Apologies to OP for thread hi jack will post new thread.


----------



## CT-Mike (Jan 8, 2013)

Mof4,

This blanket chest I made for the wife years ago is now our pellet storage. It holds 4 1/2 bags or so and a very large grain scoop from TSC is used to transfer the pellets.


----------



## RCR (Jan 8, 2013)

I store my pellets in garage. See attached photo .. I bought an antique trunk ( idea i stole from villige idiot here) holds 4 bags easy. I am staying away from the scoop thing too time consuming.

I make a mental note not to ever walk in house empty handed. Come home from work.... bring a bag  run an errand bring a bag . let dogs in bring a bag.


When me and the mrs cant handle the 40lb bags anymore. we will slide bag off pallet horizontally and let each half fall into 2 pails. Cut the bag between the pails , now you got 2 20 lb bags to pour into hopper.


----------



## Gary Gileau (Jan 8, 2013)

CT-Mike said:


> This blanket chest I made for the wife years ago is now our pellet storage. It holds 4 1/2 bags or so and a very large grain scoop from TSC is used to transfer the pellets.​


 Wow Mike that is beautiful Did get plans for that? If so where? Looks like you were still doing trim work when the picture was taken. I'd love to see a completed picture!


----------



## CT-Mike (Jan 9, 2013)

Gary Gileau said:


> Wow Mike that is beautiful Did get plans for that? If so where? Looks like you were still doing trim work when the picture was taken. I'd love to see a completed picture!

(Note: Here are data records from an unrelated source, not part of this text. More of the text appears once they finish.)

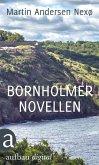 Bornholmer Novellen (eBook, ePUB)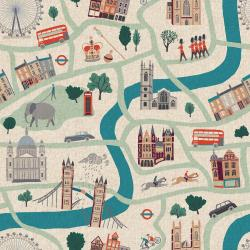 SY100-SD4C London Town - London Forever - Sunny Day Canvas Fabric (SY100-SD3C)
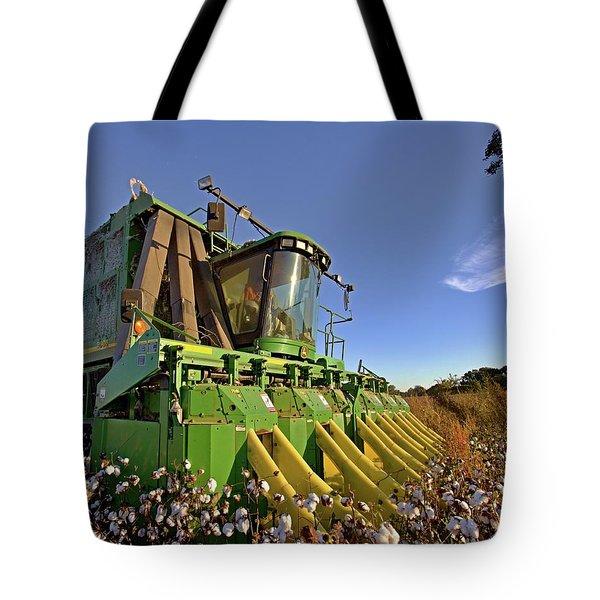Pickin Tote Bag
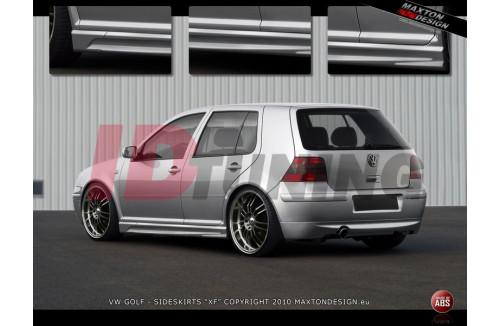 Накладки на пороги Volkswagen Golf IV вар.2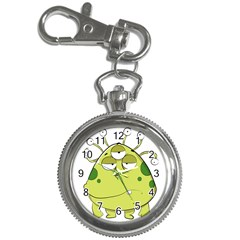 The Most Ugly Alien Ever Key Chain Watches by Catifornia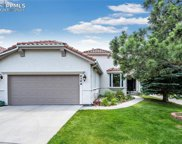 8369 Twinberry Point, Colorado Springs image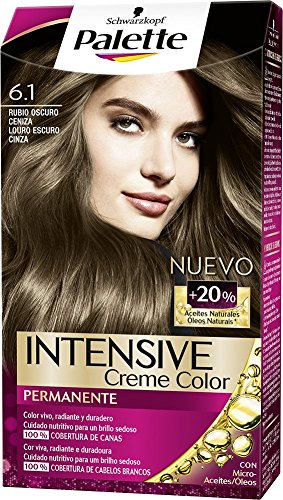 Palette Intense Cream Coloration 1924706 - Coloración permanente, tono 6.1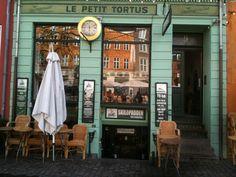 a restaurant in cph
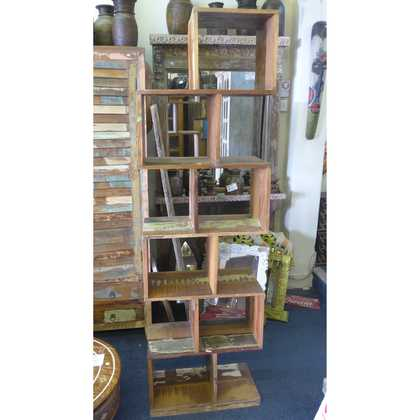 k55-567 indian furniture shelves zig zag reclaimed
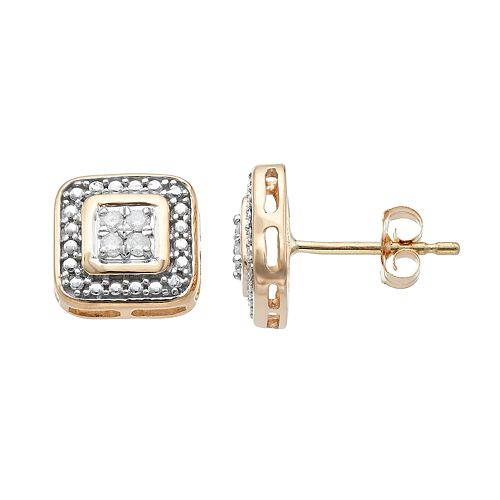 10k Gold 1/10 Carat T.W. Diamond Cluster Square Stud Earrings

I don't recall where I got the the plans, I believe it was one of the wood-working magazines. All the hardware came from Rockler. It was originally supposed to have a rounded top like an old steamer trunk, but the wife wanted it flat. I didn't complain because it made my job easier. I had to remove the lock from the trunk as my grandson kept locking it and I can't find the key. 

That pic was taken two days ago, I still have the trim work to complete.


----------



## PoolGuyinCT (Jan 9, 2013)

imacman said:


> Found this on eBay 3 yrs ago....holds about 1 1/4 bags of pellets, and use a grain scoop.  It's an old copper washtub....paid $75 for it then, but cheapest I've seen lately is $100++
> View attachment 88579





Copper washtub here to..  I store partial bags of pellets in mine. I don't dump them into the tub.
I also keep various tools, newspaper, glass cleaner etc in mine.

My washtub was about $150 from a snooty antique shop. My parents bought it for me when the were "antiquing" on vacation.
(You should see look on my pops face when he says "antiquing", poor guy)

So I returned the favor and bought them a copper washtub for their pellets, at the scrapyard.  Only cost a fraction of the year end scalp run...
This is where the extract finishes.